On Friday, crude oil prices inched higher due to lower US crude inventories and more robust fuel imports by China.
West Texas Intermediate crude oil futures for September delivery rose by 0.75% to $76.22 per barrel. Likewise, Brent oil contracts went up by 0.59% to $80.11 a barrel on July 21’s Asian afternoon session.
Despite the gains that fuel prices face, a lower demand outlook worries investors. Positive economic data and easing inflation since the Federal Reserve started sharp rate hiking campaigns boosted demand this year.
In addition, the Fed is expected to lift its benchmark overnight interest rate by an additional 25 basis points. Next week, it could hit a 5.25% to 5.50% range for the last time in its cycle.
The previous session showed that prices dropped after data showed US oil storage declined more than analysts expected. According to experts, it was not a big enough draw that markets looked forward to. It was partially caused by lower gasoline demand for this period.
Moreover, the economic recovery in China following its end of COVID-19 restrictions did not meet expectations. Its oil imports year-over-year climbed by almost half in June as stock levels rose close to a record.

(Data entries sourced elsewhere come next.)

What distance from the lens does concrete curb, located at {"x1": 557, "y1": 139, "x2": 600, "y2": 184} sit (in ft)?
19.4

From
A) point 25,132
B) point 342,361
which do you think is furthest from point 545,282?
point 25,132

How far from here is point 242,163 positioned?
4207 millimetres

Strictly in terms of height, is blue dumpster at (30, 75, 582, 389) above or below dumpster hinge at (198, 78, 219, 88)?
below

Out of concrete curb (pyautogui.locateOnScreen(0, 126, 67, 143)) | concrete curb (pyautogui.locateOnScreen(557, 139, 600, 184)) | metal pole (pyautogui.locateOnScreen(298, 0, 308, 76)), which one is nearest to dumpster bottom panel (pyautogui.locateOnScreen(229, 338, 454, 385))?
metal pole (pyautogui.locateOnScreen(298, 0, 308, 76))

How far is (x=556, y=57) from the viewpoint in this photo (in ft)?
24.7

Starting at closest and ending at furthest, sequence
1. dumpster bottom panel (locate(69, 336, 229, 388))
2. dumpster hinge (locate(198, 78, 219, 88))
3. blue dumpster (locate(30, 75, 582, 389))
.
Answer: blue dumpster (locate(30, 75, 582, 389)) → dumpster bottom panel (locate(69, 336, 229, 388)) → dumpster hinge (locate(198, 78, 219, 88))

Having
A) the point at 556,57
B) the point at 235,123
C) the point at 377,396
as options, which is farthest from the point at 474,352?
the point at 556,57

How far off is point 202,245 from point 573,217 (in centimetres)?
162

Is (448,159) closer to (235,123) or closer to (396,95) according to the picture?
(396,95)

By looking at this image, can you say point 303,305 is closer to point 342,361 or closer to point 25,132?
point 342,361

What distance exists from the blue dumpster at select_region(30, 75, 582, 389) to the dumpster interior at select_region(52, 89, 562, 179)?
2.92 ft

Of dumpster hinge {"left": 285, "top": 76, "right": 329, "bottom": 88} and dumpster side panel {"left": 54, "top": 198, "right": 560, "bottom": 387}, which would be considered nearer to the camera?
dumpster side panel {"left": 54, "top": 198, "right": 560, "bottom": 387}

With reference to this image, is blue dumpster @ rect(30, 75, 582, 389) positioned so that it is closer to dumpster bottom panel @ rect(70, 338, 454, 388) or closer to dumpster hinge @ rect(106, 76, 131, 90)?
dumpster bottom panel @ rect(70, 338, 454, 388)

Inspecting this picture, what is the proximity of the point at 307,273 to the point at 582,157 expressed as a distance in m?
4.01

Traders stated that the Asian country was purchasing discounted crude fuel from Russia.
Supply Tightening Pulled Up Oil Prices
Both significant oil benchmarks, WTI and Brent, gained higher prices as they almost reached a fourth consecutive increase.
In Asia, the fuel witnessed a small weekly gain due to markets dealing with signs of tighter supplies. However, those gains were limited amid a report from China showing a second-quarter gross domestic product growth below expectations.
On the other hand, some oil price hikes were driven by Saudi Arabian and Russian statements about possible production cuts.
Moreover, crude exports from Russia showed signs of decline for the second week straight and forecasted a six-month low. Additionally, it’s preparing for a 500,000 barrels per day cut in its deliveries in August. Also, it plans to deliver on a portion of its pledge to lessen oil exports for the upcoming month.